● **WORK REQUIRED**
Starting with the line that contains "Irregular Plural Noun", repeat each line exactly through the final line of the listing. No picture should appear in the copy.

● **MATERIAL PROVIDED**
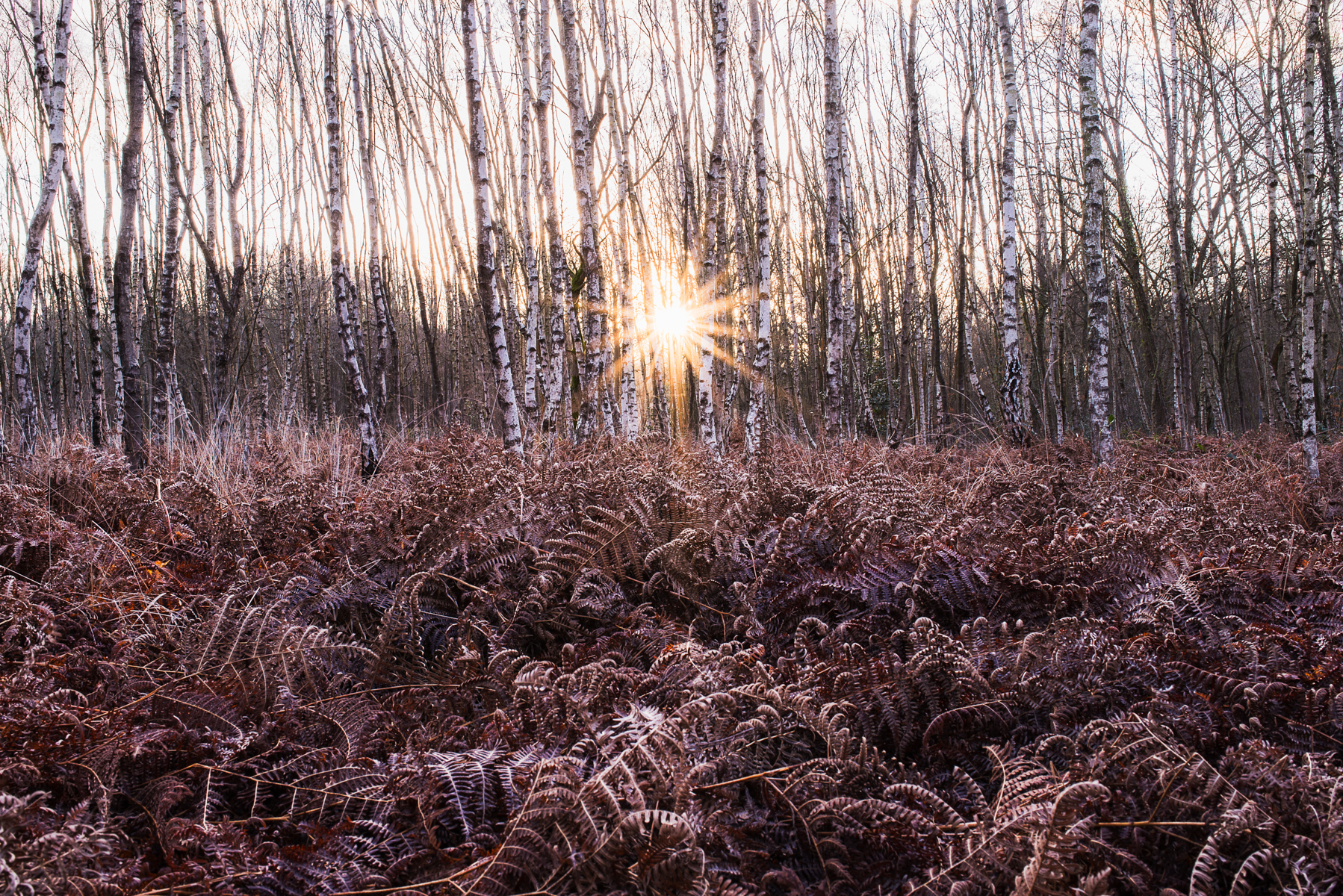 Surrey_Sunrise_Alex_Wallace_Landscape_Photography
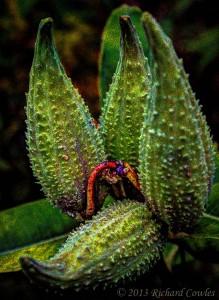 milkweed1.3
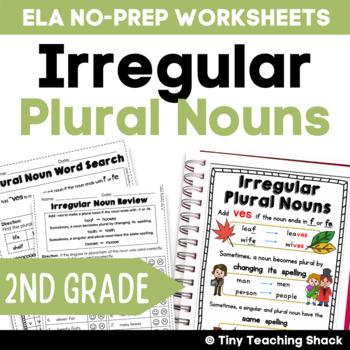 Irregular Plural Noun NO PREP Practice Sheets L.2.1.b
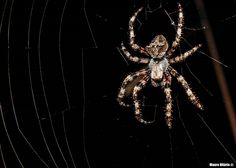 Mauro Hilário posted a photo:  A friend with 8 legs and skilled with silk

● **TASK SOLUTION**
 Irregular Plural Noun NO PREP Practice Sheets L.2.1.b
 Mauro Hilário posted a photo:  A friend with 8 legs and skilled with silk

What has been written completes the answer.